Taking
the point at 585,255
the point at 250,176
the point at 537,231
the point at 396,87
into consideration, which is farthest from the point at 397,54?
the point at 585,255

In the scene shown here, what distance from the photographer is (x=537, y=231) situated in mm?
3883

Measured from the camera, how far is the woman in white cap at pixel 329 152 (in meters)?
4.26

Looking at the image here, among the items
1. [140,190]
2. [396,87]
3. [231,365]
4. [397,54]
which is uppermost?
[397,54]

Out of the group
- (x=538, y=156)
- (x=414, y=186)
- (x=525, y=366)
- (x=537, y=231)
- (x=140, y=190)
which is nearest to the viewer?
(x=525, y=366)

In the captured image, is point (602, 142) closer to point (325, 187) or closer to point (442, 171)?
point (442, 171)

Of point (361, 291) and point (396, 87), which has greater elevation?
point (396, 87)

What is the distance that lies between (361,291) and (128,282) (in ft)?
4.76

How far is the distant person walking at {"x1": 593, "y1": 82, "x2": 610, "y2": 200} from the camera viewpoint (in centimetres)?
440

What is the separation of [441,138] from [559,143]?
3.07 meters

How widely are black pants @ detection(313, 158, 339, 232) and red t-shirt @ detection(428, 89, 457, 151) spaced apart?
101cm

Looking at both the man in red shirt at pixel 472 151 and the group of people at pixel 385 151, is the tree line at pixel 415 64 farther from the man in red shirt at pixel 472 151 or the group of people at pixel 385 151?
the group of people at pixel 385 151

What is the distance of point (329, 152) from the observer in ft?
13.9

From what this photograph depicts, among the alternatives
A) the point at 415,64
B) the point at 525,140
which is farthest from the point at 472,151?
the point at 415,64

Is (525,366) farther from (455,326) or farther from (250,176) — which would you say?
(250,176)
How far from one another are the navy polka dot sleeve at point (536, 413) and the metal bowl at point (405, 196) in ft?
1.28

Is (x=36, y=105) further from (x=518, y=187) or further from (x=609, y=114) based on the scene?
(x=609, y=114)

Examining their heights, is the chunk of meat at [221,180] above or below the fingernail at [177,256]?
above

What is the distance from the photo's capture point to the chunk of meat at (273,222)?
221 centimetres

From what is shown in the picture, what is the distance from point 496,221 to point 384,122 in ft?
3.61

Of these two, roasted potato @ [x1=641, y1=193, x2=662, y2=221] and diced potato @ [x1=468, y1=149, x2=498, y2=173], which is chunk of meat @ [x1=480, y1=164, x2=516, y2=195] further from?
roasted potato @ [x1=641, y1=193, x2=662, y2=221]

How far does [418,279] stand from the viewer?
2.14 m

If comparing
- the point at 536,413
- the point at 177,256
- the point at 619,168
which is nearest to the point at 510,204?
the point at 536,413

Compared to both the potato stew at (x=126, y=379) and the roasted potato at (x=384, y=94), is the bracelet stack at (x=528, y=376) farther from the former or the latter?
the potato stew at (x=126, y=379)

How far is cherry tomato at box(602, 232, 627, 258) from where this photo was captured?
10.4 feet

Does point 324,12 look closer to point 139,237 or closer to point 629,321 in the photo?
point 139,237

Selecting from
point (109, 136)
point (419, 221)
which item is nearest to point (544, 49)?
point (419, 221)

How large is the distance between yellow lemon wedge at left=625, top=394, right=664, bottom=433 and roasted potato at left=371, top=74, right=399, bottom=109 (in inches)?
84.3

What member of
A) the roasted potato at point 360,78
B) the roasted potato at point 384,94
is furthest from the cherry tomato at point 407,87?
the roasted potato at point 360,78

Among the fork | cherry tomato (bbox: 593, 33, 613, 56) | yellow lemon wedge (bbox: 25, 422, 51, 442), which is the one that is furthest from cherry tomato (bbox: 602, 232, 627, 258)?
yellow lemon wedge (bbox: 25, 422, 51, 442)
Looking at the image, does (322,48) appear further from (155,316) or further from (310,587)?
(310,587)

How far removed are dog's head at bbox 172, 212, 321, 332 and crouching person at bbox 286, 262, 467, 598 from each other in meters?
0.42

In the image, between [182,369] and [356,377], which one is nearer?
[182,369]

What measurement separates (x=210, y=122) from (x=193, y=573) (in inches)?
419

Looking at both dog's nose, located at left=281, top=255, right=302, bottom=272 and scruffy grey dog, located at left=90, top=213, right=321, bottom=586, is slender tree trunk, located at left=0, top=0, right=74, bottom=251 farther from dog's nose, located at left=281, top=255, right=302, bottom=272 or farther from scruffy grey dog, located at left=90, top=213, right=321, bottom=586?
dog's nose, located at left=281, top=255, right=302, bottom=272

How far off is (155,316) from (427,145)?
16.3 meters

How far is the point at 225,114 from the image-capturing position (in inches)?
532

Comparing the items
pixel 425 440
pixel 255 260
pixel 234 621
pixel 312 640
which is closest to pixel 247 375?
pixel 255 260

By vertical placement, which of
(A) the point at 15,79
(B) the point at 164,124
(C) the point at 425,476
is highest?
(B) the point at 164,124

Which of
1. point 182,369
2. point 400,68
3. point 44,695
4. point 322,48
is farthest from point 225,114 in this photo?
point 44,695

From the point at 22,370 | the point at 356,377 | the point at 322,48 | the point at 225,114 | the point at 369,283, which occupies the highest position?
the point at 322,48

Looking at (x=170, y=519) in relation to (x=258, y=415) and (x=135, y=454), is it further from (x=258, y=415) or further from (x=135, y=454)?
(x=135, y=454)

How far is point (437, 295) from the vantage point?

The request =>
Using the data above, reproduce every line exactly.

Task result =>
Taking
the point at 585,255
the point at 250,176
the point at 537,231
the point at 396,87
into consideration, which is farthest from the point at 397,54?
the point at 585,255

In the scene shown here, what distance from the photographer is (x=537, y=231) situated in mm?
3883

Measured from the camera, how far is the woman in white cap at pixel 329 152 (in meters)?
4.26

Looking at the image here, among the items
1. [140,190]
2. [396,87]
3. [231,365]
4. [397,54]
which is uppermost?
[397,54]

Out of the group
- (x=538, y=156)
- (x=414, y=186)
- (x=525, y=366)
- (x=537, y=231)
- (x=140, y=190)
which is nearest to the viewer?
(x=525, y=366)

In the captured image, is point (602, 142) closer to point (325, 187) or closer to point (442, 171)?
point (442, 171)

Of point (361, 291) and point (396, 87), which has greater elevation?
point (396, 87)

What is the distance that lies between (361,291) and (128,282) (in ft)?
4.76

How far is the distant person walking at {"x1": 593, "y1": 82, "x2": 610, "y2": 200} from the camera viewpoint (in centimetres)?
440

What is the separation of [441,138] from [559,143]?
3.07 meters

How widely are black pants @ detection(313, 158, 339, 232) and red t-shirt @ detection(428, 89, 457, 151) spaced apart?
101cm

Looking at both the man in red shirt at pixel 472 151 and the group of people at pixel 385 151, is the tree line at pixel 415 64 farther from the man in red shirt at pixel 472 151 or the group of people at pixel 385 151?
the group of people at pixel 385 151

What is the distance of point (329, 152) from the observer in ft?
13.9

From what this photograph depicts, among the alternatives
A) the point at 415,64
B) the point at 525,140
which is farthest from the point at 472,151?
the point at 415,64

Is (525,366) farther from (455,326) or farther from (250,176) — which would you say?
(250,176)
How far from one another are the navy polka dot sleeve at point (536, 413) and the metal bowl at point (405, 196) in ft?
1.28

Is (x=36, y=105) further from (x=518, y=187) or further from (x=609, y=114) based on the scene?
(x=609, y=114)

Examining their heights, is the chunk of meat at [221,180] above or below the fingernail at [177,256]?
above

What is the distance from the photo's capture point to the chunk of meat at (273,222)?
221 centimetres

From what is shown in the picture, what is the distance from point 496,221 to point 384,122 in ft?
3.61

Of these two, roasted potato @ [x1=641, y1=193, x2=662, y2=221] and diced potato @ [x1=468, y1=149, x2=498, y2=173], which is chunk of meat @ [x1=480, y1=164, x2=516, y2=195] further from?
roasted potato @ [x1=641, y1=193, x2=662, y2=221]

How far does [418,279] stand from the viewer?
2.14 m

If comparing
- the point at 536,413
- the point at 177,256
- the point at 619,168
which is nearest to the point at 510,204?
the point at 536,413

Compared to both the potato stew at (x=126, y=379) and the roasted potato at (x=384, y=94), is the bracelet stack at (x=528, y=376) farther from the former or the latter?
the potato stew at (x=126, y=379)

How far is cherry tomato at box(602, 232, 627, 258) from where this photo was captured?
10.4 feet

Does point 324,12 look closer to point 139,237 or closer to point 629,321 in the photo?
point 139,237

Selecting from
point (109, 136)
point (419, 221)
which item is nearest to point (544, 49)?
point (419, 221)

How large is the distance between yellow lemon wedge at left=625, top=394, right=664, bottom=433 and roasted potato at left=371, top=74, right=399, bottom=109 (in inches)?
84.3

What member of
A) the roasted potato at point 360,78
B) the roasted potato at point 384,94
is furthest from the cherry tomato at point 407,87?
the roasted potato at point 360,78

Among the fork | cherry tomato (bbox: 593, 33, 613, 56) | yellow lemon wedge (bbox: 25, 422, 51, 442), which is the one that is furthest from cherry tomato (bbox: 602, 232, 627, 258)?
yellow lemon wedge (bbox: 25, 422, 51, 442)
Looking at the image, does (322,48) appear further from (155,316) or further from (310,587)?
(310,587)

How far removed are dog's head at bbox 172, 212, 321, 332 and crouching person at bbox 286, 262, 467, 598 from each other in meters?
0.42

In the image, between [182,369] and [356,377], which one is nearer?
[182,369]

What measurement separates (x=210, y=122) from (x=193, y=573) (in inches)?
419

Looking at both dog's nose, located at left=281, top=255, right=302, bottom=272 and scruffy grey dog, located at left=90, top=213, right=321, bottom=586, is slender tree trunk, located at left=0, top=0, right=74, bottom=251 farther from dog's nose, located at left=281, top=255, right=302, bottom=272 or farther from scruffy grey dog, located at left=90, top=213, right=321, bottom=586?
dog's nose, located at left=281, top=255, right=302, bottom=272

How far off is (155,316) from (427,145)?
16.3 meters

How far is the point at 225,114 from the image-capturing position (in inches)?
532

Comparing the items
pixel 425 440
pixel 255 260
pixel 234 621
pixel 312 640
which is closest to pixel 247 375?
pixel 255 260

By vertical placement, which of
(A) the point at 15,79
(B) the point at 164,124
(C) the point at 425,476
is highest?
(B) the point at 164,124

Which of
1. point 182,369
2. point 400,68
3. point 44,695
4. point 322,48
is farthest from point 225,114 in this photo?
point 44,695

From the point at 22,370 | the point at 356,377 | the point at 322,48 | the point at 225,114 | the point at 369,283, which occupies the highest position?
the point at 322,48

Looking at (x=170, y=519) in relation to (x=258, y=415) and (x=135, y=454), is it further from (x=258, y=415) or further from (x=135, y=454)?
(x=135, y=454)

How far is point (437, 295) from the vantage point?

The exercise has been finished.